Tanah Jawa yang sangat subur ini mulai berkurang lahan tanamnya. Karena orang lebih suka membangun wahana wisata, ruko, perumahan, hotel atau mall. Tidak ada regenerasi petani. Karena jadi petani nggak keren dan labanya kecil. Petani itu rembes, kotor dan mambu. Nggak kiyut kayak bintang pilem Korea.
Teringat pitutur Mbah KH Maimun Zubar yang bilang kalau salah satu tanda-tanda kiamat adalah jika petani nggak mau bertani karena untungnya kecil. Dan itu sedang terjadi sekarang. Persiapan kiamat rek.
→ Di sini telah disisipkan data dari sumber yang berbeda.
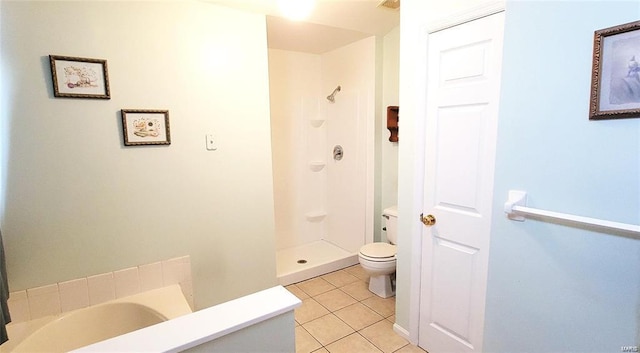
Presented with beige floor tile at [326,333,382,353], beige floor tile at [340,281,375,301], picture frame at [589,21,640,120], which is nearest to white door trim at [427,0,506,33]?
picture frame at [589,21,640,120]

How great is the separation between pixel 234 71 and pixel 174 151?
2.31ft

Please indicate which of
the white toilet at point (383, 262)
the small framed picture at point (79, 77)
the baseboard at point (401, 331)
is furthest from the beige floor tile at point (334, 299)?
the small framed picture at point (79, 77)

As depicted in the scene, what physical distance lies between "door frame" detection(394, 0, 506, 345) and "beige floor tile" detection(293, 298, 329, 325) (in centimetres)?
61

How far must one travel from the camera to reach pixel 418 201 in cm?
192

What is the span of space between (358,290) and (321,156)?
1.63 m

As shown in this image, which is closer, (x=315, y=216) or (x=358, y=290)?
(x=358, y=290)

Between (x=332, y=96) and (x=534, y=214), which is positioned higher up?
(x=332, y=96)

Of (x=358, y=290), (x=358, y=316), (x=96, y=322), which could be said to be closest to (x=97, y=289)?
(x=96, y=322)

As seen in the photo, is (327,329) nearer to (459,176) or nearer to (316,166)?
(459,176)

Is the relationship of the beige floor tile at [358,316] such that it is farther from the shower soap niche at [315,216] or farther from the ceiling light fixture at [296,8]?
the ceiling light fixture at [296,8]

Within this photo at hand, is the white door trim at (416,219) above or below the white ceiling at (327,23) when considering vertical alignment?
below

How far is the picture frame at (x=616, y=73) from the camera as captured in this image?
41.7 inches

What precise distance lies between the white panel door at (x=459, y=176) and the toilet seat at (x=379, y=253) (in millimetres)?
600

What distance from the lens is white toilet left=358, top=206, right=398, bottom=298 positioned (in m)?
2.54
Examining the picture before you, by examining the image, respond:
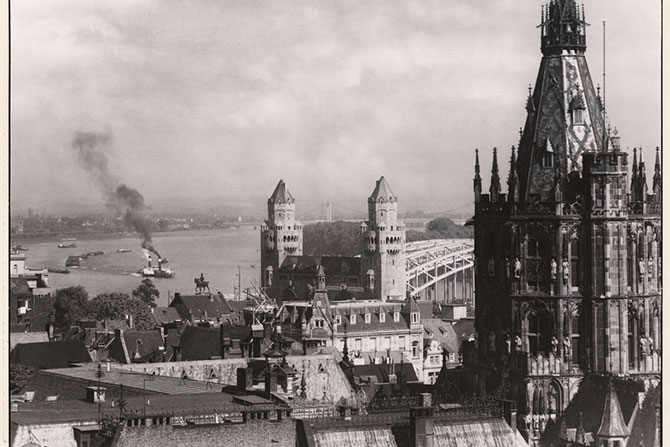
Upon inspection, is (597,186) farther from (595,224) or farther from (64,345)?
(64,345)

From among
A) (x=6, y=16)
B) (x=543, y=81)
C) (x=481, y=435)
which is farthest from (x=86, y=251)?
(x=6, y=16)

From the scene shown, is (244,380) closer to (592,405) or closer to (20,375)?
(592,405)

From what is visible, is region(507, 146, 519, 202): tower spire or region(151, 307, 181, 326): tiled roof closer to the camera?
region(507, 146, 519, 202): tower spire

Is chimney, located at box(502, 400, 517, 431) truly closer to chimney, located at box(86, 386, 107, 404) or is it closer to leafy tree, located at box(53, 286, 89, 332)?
chimney, located at box(86, 386, 107, 404)

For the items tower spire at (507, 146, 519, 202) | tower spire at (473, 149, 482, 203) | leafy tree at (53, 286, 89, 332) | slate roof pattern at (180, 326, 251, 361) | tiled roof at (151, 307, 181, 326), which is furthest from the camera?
tiled roof at (151, 307, 181, 326)

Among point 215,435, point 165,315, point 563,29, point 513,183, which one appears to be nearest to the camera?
point 215,435

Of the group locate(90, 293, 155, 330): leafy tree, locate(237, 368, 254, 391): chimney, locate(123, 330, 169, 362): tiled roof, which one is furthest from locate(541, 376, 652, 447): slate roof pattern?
locate(90, 293, 155, 330): leafy tree

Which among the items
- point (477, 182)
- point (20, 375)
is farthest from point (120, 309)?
point (477, 182)
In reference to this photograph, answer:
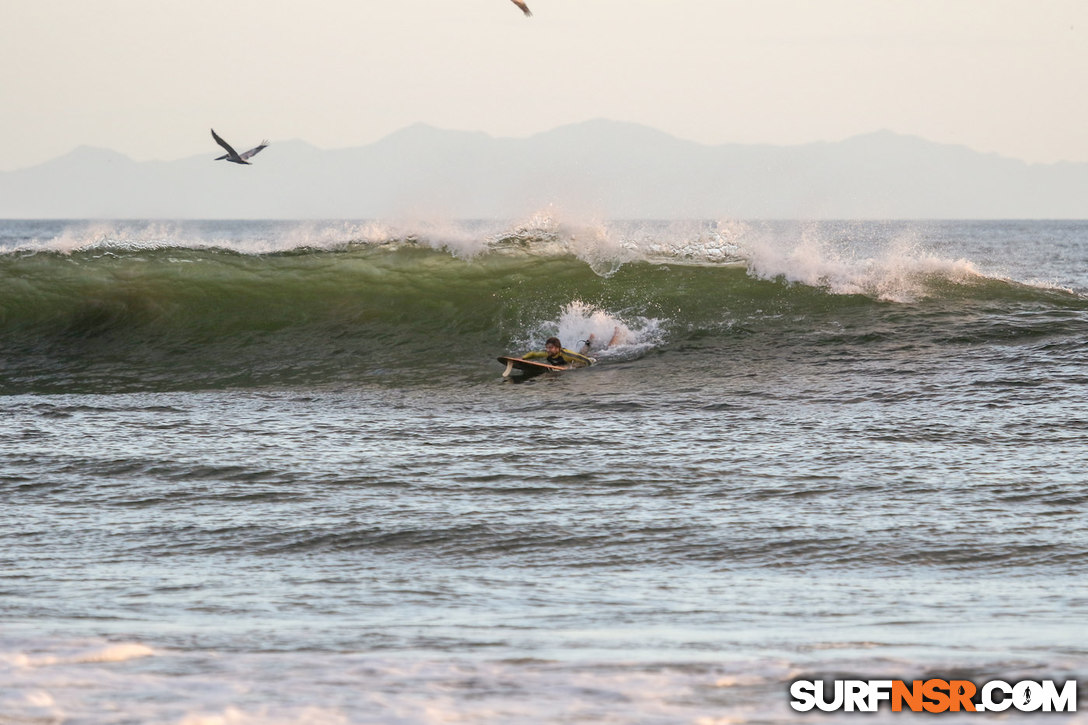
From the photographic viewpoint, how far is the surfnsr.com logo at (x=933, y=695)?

Sekarang ini banyak orang yang sok kota dan malu disebut anak kampung. Seolah-olah kampung adalah tempat orang rendahan. Ledekan "kampungan!" jadi ledekan yang merendahkan.
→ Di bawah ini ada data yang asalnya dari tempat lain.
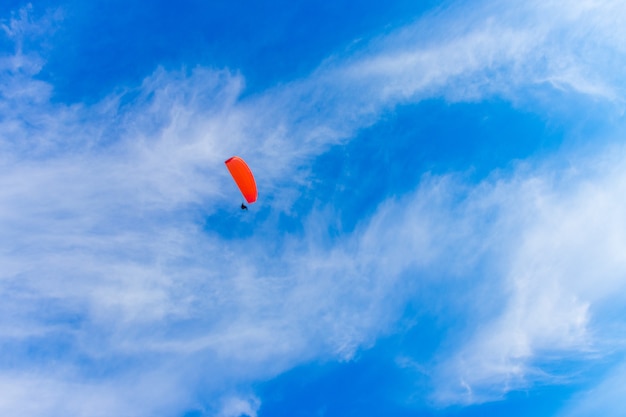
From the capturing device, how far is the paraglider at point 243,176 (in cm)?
6016

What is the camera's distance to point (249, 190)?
62531 millimetres

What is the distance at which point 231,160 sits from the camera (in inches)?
2359

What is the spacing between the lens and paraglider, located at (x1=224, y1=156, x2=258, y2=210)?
197ft

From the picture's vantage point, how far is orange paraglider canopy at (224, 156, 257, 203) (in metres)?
60.2

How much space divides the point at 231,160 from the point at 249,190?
527 centimetres

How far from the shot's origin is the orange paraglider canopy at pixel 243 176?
60188 millimetres

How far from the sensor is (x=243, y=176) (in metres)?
61.4

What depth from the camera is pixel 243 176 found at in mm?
61438
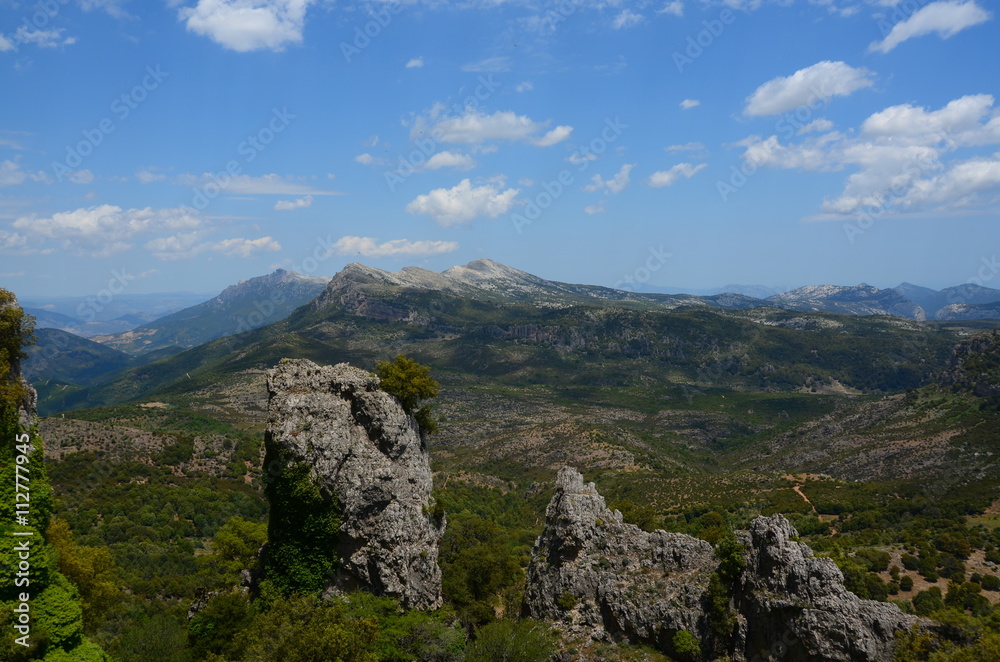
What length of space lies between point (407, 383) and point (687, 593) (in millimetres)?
20699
Di negeri ini petani tidak diapresiasi sebagaimana mestinya. Tidak dianggap pahlawan sebagaimana orang menganggap guru sebagai pahlawan tanpa tanda terima. Hari Tani Nasional pun tidak semeriah Hari Guru. Padahal kontribusi petani pada negara juga nggak kalah sama guru. Nggak ada petani, gak mbadok koen Ndes.
Pokoknya aku ingin sebuah kurikulum yang membuat kita bangga pada negeri ini, tidak lupa asal-usul atau siapa kita. Aku nggak tahu bentuk kurikulumnya kayak apa. Aku nggak mau mikir, karena sudah ada yang dibayar negara untuk mikir itu.
Aku memang lulusan IKIP, tapi saat mengikuti mata kuliah soal silabus, kurikulum dan tetek bengek dunia pendidikan perutku langsung mules. Aku anak Seni Rupa, aku hanya ingin nggambar saja.
Well, kita memang payah dalam hal antri, kebersihan, dan banyak lagi. Tapi itu semua karena negara gagal ngasih kesejahteraan pada rakyatnya. Makanya pikiran orang Indonesia itu simpel, nggak berpikir jauh ke depan, pokoknya bagaimana caranya besok bisa makan.
Mereka sangat tahu kalau menebang pohon itu menyebabkan longsor dan bencana yang lain. Tapi perut lapar nggak bisa diajak kompromi.
Di sini orang ngerampok karena memang miskin. Beda dengan perampok di negara-negara besar yang nganggur saja digaji. Di sana membunuh karena ingin eksis atau psikopat. Di sini membunuh karena survive (kere) atau harga diri.
Jadi jangan berpikir linear, kalau negara-negara di luar sana makmur, banyak mall, gedung mentereng, terus kita ikut-ikutan atau mengcopy-paste sistem mereka. Kita punya gaya dan cara sendiri. Kita bukan Amrik, kita bukan Jerman, kita bukan Yunani, kita Indonesia.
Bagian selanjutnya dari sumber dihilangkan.